▶ **Exercise instructions**
1 – In the transcript, which places does Thomas Aubrey name as examples of extending or densifying existing settlements?
2 – Reproduce the passage of the transcript that begins at the words "Thomas, one of" and stops after "building them elsewhere?".
───── Page extract ─────
Even though they've got great railway infrastructure very close by. It does feel like it's sort of at anywhere sprawl again and we somehow need to figure out how to do things differently. And it does require a new type of model of delivery, and there is a challenge in terms of, you know, what are we trying to build in rural areas? Because you can't stick skyscrapers in rural areas, they have to be blended into the landscape. We need to figure out a way of doing that at a density that's going to enable people to walk and cycle. But at the moment it feels like that's not possible. The other alternative, of course, is densification of cities, which is very politically challenging. And again public transport in certain cities, I mean we're in Bristol at the moment and public transport's notorious in Bristol for being very poor. So there are real challenges that that we need to overcome in order to enable it to happen.

00:13:46 Andrew Kelly

Thomas, one of the things I've been keeping an eye on is development around railway stations and in Bristol. We have a an example where some people describe what's happening around Temple Meads as almost a new town. Is it better that we go for those urban extensions or greater densification than actually building them elsewhere?

00:14:01 Thomas Aubrey

I think that's a really important point. So I think one of the great learning experiences across Europe over the last 30-40 years has been a sort of shift away, I'd say from sort of plonking a, a new town in the middle of nowhere, towards extending existing settlements or densifying existing settlements. You know, whether that's in Hamburg or Gothenburg or parts of the Netherlands.

There's a couple of reasons why that's so important is that one that's, you know, a you're gonna have demand for housing there. So you already gonna have employment for people locally and where you have growing areas that there is a demand for housing and demand for jobs. Obviously the economics then work much better where you can densify and sort of link up and expand those settlements with new settlements as well. So I think that has to be really be the way that we start to approach this. You know, so it may be densifying partly inside the city and extending that that city out. But I think that's been a much more successful way of the way that certainly the developments happened across Europe, but that also partly reflects the changing dynamic of our economy, which has obviously moved away from manufacturing more towards knowledge intensive service jobs as well.

00:15:09 Andrew Kelly

And just looking at alternatives, first of all, in terms of housing, Daniel, what about things like community land trusts, and other examples you could give?

00:15:18 Daniel Black

Yeah, I think these are tremendously exciting. There's there's a very vibrant scene now in the UK, it's still fairly marginalised, but there's a lot of appetite to work with community land trusts who you know are really getting back to the foundational principles of the Garden City. You know, in terms of stewardship and community ownership. It doesn't always work. Sometimes it's just we get the same old business as usual with something sort of tokenistic on the side. And actually it needs to be fully embedded into the entire process. 

It's difficult though, because that form of engagement takes a lot of time and effort, but ultimately it's about, again, comes back to your point about long termism: How do we try and put that value on long term outcomes and make them relevant right now?

00:16:00 Andrew Kelly

And do you think these will be able to create some of the kind of volume that's needed, as well as the quality for people that's needed?
───── Supplied records ─────
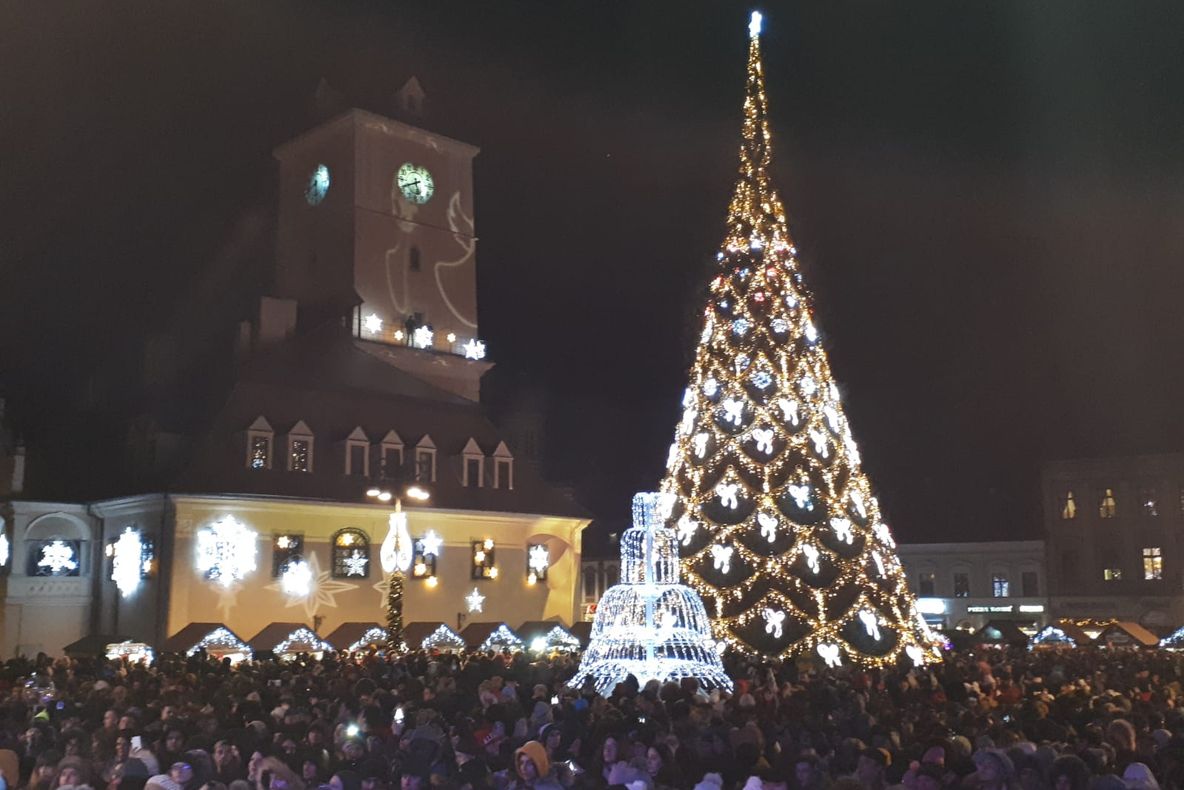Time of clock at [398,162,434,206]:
─────
───── Supplied records ─────
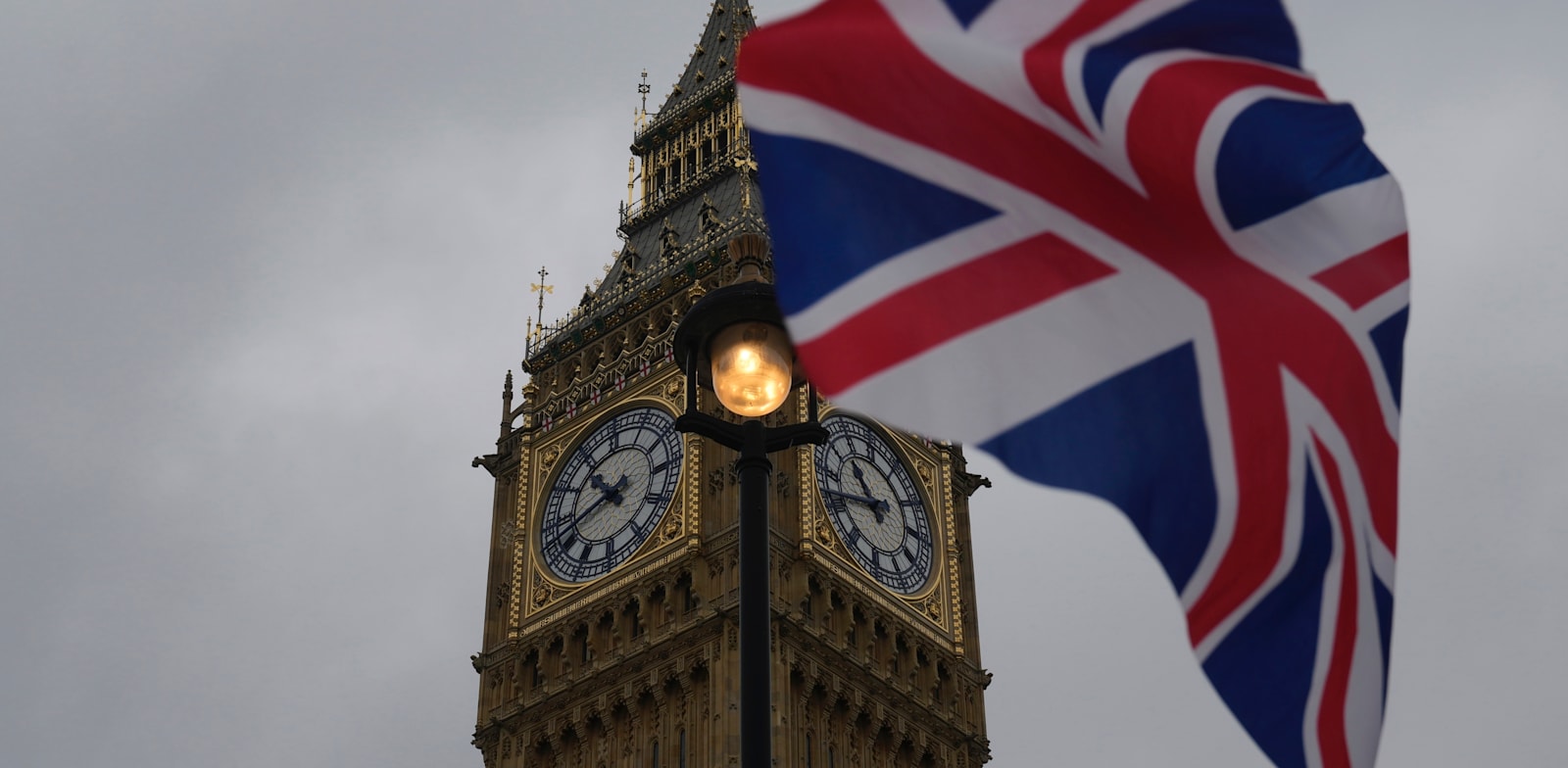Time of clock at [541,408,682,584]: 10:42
─────
▶ **In response**
1 – Hamburg, Gothenburg and parts of the Netherlands.

2 –
Thomas, one of the things I've been keeping an eye on is development around railway stations and in Bristol. We have a an example where some people describe what's happening around Temple Meads as almost a new town. Is it better that we go for those urban extensions or greater densification than actually building them elsewhere?